Acute Toxicity: dermal
Administrative data
- Endpoint:
- acute toxicity: dermal
- Type of information:
- migrated information: read-across based on grouping of substances (category approach)
- Adequacy of study:
- key study
- Study period:
- From 20 February 2013 to 7 March 2013
- Reliability:
- 2 (reliable with restrictions)
- Rationale for reliability incl. deficiencies:
- other: Well documented GLP study in accordance with OECD Guideline 402 with no deviations. A maximal reliability score of 2 (reliable with restrictions) was assigned because the study was used for read across purposes in this dossier.
Data source
Reference
- Reference Type:
- study report
- Title:
- Unnamed
- Year:
- 2 013
- Report date:
- 2013
Materials and methods
Test guideline
- Qualifier:
- according to guideline
- Guideline:
- OECD Guideline 402 (Acute Dermal Toxicity)
- Deviations:
- no
- GLP compliance:
- yes (incl.

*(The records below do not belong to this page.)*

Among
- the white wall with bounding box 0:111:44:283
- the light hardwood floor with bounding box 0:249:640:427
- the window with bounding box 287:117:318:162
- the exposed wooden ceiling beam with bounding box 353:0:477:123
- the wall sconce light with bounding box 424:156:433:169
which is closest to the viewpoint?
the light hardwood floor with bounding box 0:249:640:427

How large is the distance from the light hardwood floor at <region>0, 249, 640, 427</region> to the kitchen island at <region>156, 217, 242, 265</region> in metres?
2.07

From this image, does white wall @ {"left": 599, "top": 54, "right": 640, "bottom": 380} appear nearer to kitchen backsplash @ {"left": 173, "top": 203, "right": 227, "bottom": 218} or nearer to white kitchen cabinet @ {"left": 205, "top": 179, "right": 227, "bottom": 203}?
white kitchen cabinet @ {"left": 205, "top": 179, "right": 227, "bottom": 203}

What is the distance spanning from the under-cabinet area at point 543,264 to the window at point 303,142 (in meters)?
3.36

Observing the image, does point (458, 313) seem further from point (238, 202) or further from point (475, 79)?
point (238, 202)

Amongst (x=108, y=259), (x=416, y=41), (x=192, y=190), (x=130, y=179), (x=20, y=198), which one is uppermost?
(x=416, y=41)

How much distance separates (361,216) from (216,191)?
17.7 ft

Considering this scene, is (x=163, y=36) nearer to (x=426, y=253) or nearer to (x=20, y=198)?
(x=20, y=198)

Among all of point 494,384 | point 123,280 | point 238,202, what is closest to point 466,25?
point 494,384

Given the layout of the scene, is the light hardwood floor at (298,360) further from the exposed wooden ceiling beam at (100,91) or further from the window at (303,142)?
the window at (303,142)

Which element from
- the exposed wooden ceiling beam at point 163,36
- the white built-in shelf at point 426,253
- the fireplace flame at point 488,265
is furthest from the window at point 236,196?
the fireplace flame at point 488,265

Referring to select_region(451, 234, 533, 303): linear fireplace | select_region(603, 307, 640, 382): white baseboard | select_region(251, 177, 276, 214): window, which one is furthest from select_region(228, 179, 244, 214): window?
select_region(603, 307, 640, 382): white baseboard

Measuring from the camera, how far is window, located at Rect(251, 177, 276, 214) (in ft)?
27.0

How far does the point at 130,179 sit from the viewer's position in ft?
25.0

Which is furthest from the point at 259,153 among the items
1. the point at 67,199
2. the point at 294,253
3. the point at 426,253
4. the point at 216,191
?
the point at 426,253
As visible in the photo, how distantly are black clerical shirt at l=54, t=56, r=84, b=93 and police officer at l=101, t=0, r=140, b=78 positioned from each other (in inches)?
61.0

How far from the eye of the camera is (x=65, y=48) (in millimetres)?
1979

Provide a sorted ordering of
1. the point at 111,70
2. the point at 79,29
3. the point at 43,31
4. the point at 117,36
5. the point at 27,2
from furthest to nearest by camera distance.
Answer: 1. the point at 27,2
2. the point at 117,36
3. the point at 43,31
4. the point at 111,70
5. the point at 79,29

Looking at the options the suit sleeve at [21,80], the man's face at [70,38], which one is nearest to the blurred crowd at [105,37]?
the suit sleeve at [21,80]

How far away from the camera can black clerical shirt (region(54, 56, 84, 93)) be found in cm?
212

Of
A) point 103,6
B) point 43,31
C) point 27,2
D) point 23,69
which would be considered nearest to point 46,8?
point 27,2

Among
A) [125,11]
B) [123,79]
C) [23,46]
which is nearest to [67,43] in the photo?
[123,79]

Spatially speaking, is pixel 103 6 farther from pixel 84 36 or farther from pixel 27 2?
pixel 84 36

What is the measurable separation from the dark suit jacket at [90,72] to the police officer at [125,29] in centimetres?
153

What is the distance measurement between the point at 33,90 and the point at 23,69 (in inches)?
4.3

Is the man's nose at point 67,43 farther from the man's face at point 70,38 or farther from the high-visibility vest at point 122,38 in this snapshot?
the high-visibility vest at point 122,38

QA statement)
- Test type:
- standard acute method
- Limit test:
- yes
Test material
- Reference substance name:
- Zirconium acetate
- EC Number:
- 231-492-7
- EC Name:
- Zirconium acetate
- Cas Number:
- 7585-20-8
- IUPAC Name:
- zirconium(2+) diacetate
- Test material form:
- other: aqueous solution
- Details on test material:
- - Name of test material (as cited in study report): Zirconium acetate solution
- Substance type: Colourless, clear, free-flowing, light solution
- Physical state: liquid
- Analytical purity: > 99%
- Composition of test material, percentage of components: aqueous solution containing 40.7% zirconium acetate anhydrous
- Purity test date: 30 August 2012
- Lot/batch No.: 12/228
- Expiration date of the lot/batch: August 2013
- Storage condition of test material: ambient conditions
Constituent 1
Test animals
- Species:
- rat
- Strain:
- Sprague-Dawley
- Sex:
- male/female
- Details on test animals or test system and environmental conditions:
- TEST ANIMALS
- Source: Harlan Italy s.r.l., San Pietro al Natisone (UD), Italy
- Age at study initiation: 6 to 8 weeks old
- Weight at study initiation: 176 to 200 grams
- Fasting period before study: none
- Housing: Polysulphone solid bottomed cages measuring 59.5x38x20 cm (during acclimatisation) and 42.5x26.6x18.5 cm (during the study) with nesting material provided into suitable bedding bags
- Diet (e.g. ad libitum): Ad libitum throughout the study
- Water (e.g. ad libitum): Ad libitum
- Acclimation period: At least 5 days
ENVIRONMENTAL CONDITIONS
- Temperature (°C): 22°C ± 2°C
- Humidity (%): 55% ± 15%
- Air changes (per hr): 15 to 20/h
- Photoperiod (hrs dark / hrs light): 12/12
Administration / exposure
- Type of coverage:
- semiocclusive
- Vehicle:
- unchanged (no vehicle)
- Details on dermal exposure:
- TEST SITE
- Area of exposure: 5 x 7 cm on dorsal surfaces of the trunk
- % coverage: 10% of body surface
- Type of wrap if used: A patch of surgical gauze covered by a strip of synthetic film was placed over the treated site and the whole assembly held in place by encircling the trunk of the animal with a length of elastic adhesive bandage, this forming a semi-occlusive barrier.
REMOVAL OF TEST SUBSTANCE
- Washing (if done): gentle swabbing of the skin with cotton wool soaked with lukewarm water.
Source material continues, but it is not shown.